Interview with Michelle Krusiec and Lynn Chen of “Saving Face”

Wil (Krusiec) and Vivian (Chen)

AE: What
did you think when you found that Joan
Chen
was going to be involved, and Will Smith was one of the film's
producers? Because doesn’t that raise the movie to a whole other level?

LC: Yeah. It was at that point when I was really wanting the
part, I was ready to die if they didn’t give me the part.
But
initially, I didn't know. My manager at the time didn’t really know what
was going on. He was like, "There’s Will Smith." I was like, "the
Will Smith?" He was like, "I don’t know, maybe just a Will Smith."
I was like, "Okay whatever."
MK: That’s funny. Willard Smith.
LC: I was having dinner with my cousin who is in the business,
and he is over at the Smith’s company. I asked him, "the Will
Smith?" He was like, "Yeah." He told me "Joan Chen is going
to play the mother" and I was like, "the Joan Chen?"
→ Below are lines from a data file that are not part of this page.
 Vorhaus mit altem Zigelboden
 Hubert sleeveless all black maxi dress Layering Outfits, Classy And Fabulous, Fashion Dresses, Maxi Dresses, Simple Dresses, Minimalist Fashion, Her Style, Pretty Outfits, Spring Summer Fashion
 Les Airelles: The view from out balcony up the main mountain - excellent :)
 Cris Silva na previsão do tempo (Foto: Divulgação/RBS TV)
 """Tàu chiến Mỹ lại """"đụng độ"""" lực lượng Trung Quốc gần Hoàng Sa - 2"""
At that point I was going to seriously die or go into a coma if I didn't
get this part. I had been picturing it to be this very, very indie film that
I didn’t think was going anywhere, but I liked the part and I wanted to be a
part of it anyway. Then to find out Will Smith and Joan Chen were involved,
I thought, "Wow, this is a chance to work with someone I have admired since
I was very young, and Will Smith’s production company. This could go someplace!"
It was a tough time waiting for the call.
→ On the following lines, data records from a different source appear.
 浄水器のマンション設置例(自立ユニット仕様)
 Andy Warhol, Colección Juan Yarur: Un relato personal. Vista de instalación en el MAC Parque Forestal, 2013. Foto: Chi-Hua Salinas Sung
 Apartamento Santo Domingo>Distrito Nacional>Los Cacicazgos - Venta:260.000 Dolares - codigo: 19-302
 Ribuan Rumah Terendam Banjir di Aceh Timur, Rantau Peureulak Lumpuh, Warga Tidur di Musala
MK: I had heard early on, on a hush-hush level that Joan Chen
was being considered for the mother role, but it was never confirmed and I wasn’t
really supposed to know. I actually thought she was wrong for the part, as well.
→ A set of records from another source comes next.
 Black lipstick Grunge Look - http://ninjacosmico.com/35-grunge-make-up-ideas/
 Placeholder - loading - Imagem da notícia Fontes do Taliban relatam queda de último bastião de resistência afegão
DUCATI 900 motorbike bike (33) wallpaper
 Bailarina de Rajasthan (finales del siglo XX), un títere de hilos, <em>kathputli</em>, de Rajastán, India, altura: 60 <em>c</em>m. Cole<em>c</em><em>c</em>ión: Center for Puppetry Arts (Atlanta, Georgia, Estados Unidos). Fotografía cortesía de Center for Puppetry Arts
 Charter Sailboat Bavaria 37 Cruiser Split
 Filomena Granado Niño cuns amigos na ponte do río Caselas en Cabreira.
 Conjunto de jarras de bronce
Only because I envisioned this stocky mom, sunk to the earth, with a kind of
harshness. Maybe not harshness, but a strength about her that to me…when I
think of Joan and her work, I think of ethereal beauty and I think of strength,
but I think of something that is still very feminine and very sensual. I saw
his mother as not that. I also thought Joan was so young still, she couldn't
be old enough to look like my mother. But again it is sort of Alice’s ability — she
sort of subverted what I initially interpreted and created a whole different
take on that.

AE: I have to say, watching the film, I thought "Wil is not old enough to be a doctor."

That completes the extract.